Quelles pistes de recherche ces résultats laissent-ils entrevoir? Pour Dusan Licina, professeur assistant tenure track à l’EPFL situé au Smart Living Lab et co-auteur des publications, le développement de fenêtres plus intelligentes et de matériaux de construction faiblement émissifs serait une piste de recherche, au même titre que la surveillance continue de la qualité de l'air intérieur. Joëlle Goyette Pernot, professeure à la HEIA-FR, également co-autrice des publications, appelle à plus d’attention sur le sujet: «C’est notre rôle en tant que chercheurs d’augmenter la prise de conscience générale de cet enjeu, tant au sein de la population que de la profession et des autorités. Nous sommes dans ce but en train de mettre en place un Observatoire Romand de la Qualité de l’Air Intérieur, projet pilote en Suisse soutenu par l’OFSP et le canton de Genève, afin d’augmenter nos connaissances et de favoriser les collaborations scientifiques.» 
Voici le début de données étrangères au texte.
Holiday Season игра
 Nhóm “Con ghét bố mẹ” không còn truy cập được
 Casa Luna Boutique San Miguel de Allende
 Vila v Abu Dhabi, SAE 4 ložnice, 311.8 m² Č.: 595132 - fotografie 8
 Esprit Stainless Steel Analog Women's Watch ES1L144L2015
Pour les chercheurs, les mesures d'efficacité énergétique devraient privilégier en priorité le bien-être et la santé des habitants. «Il est facile d'estimer les économies d'énergie et de coûts après la rénovation d'un bâtiment aux normes actuelles», observe Dusan Licina. «Mais si nous négligeons l'impact de ces rénovations sur la qualité de l'air intérieur, les gains relatifs en termes d'économies d'énergie pourraient être bien inférieurs aux pertes résultant d'une dégradation de la santé et de la productivité des habitants. La profession devrait tenir compte simultanément de ces deux enjeux et ne pas les opposer.»